Investigating the flap dynamics of HIV‐1 Protease

The potency of the HIV virus arises from the unknowing spread of the disease. Within the United States, it is estimated that one in four people newly infected with HIV is between the ages of thirteen and twenty‐four. (1) The HIV protease is an essential enzyme that cleaves three previral polyproteins leading to the maturation of the virus. The HIV virus mutates at a rapid pace, resulting in the emergence of HIV resistance to protease inhibitors. In 2003, it was suggested by Wu et al. that the flap tips of the HIV protease control enzyme activity. (2) Although the HIV‐1 protease flap dynamics have been studied extensively using both experimental and computational methods, rarely have all four flap tip conformations been observed in a single computer simulation. In addition, it has been suggested that one of the observed conformations was an artifact of crystal packing forces. (3) By performing long‐time scale simulations with two different force fields (CHARMM27 and AMBERff99SB) we were able to observe the existence of all four conformational states: closed, semi‐open, open, and wide‐open states. The lifetimes and percent occupancies of the conformations were determined through energy and structural analyses.
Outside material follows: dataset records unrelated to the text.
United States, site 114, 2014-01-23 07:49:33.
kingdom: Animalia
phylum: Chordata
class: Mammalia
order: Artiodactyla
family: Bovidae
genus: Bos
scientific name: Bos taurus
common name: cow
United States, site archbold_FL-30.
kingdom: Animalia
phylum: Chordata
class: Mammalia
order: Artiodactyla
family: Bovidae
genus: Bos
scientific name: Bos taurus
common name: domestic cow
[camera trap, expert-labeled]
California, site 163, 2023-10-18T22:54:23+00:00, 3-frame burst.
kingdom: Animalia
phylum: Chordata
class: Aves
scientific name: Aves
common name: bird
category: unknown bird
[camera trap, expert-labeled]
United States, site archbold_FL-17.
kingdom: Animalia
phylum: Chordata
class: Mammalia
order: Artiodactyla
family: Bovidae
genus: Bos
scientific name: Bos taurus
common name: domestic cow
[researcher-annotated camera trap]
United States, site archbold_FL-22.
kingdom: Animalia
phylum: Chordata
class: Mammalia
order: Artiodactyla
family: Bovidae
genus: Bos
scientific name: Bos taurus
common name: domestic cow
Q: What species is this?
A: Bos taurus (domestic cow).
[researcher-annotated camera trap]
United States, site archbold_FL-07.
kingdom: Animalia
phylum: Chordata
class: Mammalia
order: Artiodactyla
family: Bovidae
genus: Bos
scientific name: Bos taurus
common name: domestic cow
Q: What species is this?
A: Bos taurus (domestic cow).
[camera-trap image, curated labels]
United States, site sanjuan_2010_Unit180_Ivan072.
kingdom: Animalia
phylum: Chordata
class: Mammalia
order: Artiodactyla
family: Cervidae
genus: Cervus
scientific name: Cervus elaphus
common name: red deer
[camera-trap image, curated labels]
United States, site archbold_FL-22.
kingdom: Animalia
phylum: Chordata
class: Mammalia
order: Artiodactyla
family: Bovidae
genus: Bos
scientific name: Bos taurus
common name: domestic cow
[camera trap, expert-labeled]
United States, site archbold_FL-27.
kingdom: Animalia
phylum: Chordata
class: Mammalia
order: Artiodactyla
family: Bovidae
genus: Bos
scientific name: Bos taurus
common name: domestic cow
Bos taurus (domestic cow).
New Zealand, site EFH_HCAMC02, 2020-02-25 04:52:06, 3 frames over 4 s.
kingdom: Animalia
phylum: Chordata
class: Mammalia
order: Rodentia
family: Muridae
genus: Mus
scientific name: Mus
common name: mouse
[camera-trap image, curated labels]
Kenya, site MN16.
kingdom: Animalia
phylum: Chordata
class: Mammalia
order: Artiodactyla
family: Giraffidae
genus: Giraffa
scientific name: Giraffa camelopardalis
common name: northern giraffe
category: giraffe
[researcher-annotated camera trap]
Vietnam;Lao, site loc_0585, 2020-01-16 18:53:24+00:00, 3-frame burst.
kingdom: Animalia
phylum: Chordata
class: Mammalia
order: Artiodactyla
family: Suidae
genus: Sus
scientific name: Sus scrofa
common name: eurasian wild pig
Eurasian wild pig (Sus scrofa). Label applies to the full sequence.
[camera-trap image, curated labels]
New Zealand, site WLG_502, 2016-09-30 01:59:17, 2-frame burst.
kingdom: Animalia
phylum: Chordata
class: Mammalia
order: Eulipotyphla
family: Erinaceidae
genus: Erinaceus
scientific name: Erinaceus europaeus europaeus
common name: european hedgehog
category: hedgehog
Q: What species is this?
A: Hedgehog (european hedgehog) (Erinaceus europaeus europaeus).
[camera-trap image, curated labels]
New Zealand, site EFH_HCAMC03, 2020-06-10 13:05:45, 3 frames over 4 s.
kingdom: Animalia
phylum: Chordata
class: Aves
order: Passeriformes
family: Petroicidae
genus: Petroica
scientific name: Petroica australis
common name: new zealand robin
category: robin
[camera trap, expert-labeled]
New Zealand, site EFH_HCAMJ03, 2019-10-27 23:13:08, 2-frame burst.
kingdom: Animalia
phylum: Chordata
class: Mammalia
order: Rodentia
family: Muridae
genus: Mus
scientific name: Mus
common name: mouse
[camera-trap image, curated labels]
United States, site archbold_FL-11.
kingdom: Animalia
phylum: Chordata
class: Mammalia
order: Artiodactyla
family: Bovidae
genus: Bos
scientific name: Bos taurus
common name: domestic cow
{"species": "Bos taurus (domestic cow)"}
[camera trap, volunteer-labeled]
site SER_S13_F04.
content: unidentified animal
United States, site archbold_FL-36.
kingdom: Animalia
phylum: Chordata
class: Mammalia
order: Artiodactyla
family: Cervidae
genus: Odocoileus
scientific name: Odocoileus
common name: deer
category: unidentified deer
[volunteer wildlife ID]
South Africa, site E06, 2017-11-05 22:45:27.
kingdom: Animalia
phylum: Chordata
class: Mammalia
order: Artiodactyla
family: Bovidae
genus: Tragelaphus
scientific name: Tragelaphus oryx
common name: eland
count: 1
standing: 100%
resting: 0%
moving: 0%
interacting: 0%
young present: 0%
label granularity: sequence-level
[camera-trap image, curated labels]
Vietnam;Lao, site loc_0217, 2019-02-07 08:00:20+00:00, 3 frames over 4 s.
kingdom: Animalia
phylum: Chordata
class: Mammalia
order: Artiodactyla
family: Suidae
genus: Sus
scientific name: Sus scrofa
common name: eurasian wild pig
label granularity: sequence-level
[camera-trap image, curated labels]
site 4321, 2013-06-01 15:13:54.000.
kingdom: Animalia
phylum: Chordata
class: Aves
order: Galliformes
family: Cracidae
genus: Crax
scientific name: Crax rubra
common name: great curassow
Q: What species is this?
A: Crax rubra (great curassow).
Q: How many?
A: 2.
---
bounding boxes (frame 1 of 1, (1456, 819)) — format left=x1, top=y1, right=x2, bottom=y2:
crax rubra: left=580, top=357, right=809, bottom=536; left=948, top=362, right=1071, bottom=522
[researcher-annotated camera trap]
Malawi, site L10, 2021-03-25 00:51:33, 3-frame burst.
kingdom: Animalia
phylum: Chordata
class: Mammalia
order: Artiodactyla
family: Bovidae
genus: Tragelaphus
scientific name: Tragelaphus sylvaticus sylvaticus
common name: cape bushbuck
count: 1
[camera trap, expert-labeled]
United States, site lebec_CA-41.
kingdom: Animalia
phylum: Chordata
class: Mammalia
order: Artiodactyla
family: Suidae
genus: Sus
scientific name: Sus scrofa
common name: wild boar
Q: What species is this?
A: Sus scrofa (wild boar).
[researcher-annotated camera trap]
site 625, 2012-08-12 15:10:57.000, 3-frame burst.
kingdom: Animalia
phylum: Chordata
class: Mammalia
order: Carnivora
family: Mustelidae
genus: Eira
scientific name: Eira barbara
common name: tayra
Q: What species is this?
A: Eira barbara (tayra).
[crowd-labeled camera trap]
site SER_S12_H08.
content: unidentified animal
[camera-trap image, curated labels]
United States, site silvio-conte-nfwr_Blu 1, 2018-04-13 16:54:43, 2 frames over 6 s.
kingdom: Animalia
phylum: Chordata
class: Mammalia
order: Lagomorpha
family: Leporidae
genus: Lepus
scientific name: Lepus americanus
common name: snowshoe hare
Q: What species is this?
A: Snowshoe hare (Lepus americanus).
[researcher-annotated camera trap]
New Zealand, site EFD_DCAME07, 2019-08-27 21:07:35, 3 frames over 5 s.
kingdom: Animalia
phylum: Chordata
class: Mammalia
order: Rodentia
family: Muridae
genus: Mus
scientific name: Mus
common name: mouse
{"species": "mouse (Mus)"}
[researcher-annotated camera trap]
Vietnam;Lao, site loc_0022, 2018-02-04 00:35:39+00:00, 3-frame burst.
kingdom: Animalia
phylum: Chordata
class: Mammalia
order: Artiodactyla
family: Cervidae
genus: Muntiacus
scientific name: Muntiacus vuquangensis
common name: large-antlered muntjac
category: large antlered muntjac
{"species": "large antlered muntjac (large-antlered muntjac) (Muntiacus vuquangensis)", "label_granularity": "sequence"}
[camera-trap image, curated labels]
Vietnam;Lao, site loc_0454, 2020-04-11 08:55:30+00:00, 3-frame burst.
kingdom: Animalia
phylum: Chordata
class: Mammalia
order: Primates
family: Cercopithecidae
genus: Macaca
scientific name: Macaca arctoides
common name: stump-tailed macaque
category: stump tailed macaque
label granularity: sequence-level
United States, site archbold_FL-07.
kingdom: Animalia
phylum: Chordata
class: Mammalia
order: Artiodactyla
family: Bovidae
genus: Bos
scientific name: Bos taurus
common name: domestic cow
Further analyses were performed to quantify stability and sampling of all simulations. These results will be presented and comparisons made with experimental results. (1) AIDS.gov 2013. (2) Wu, T. D.; Schiffer, C. A.; Gonzales, M. J.; Taylor, J.; Kantor, R.; Chou, S.; Israelski, D.; Zolopa, A. R.; Fessel, W. J.; Shafer, R. W. J Virol 2003, 77, 4836. (3) Layten, M.; Hornak, V.; Simmerling, C. J. Am. Chem. Soc. 2006, 128, 13360.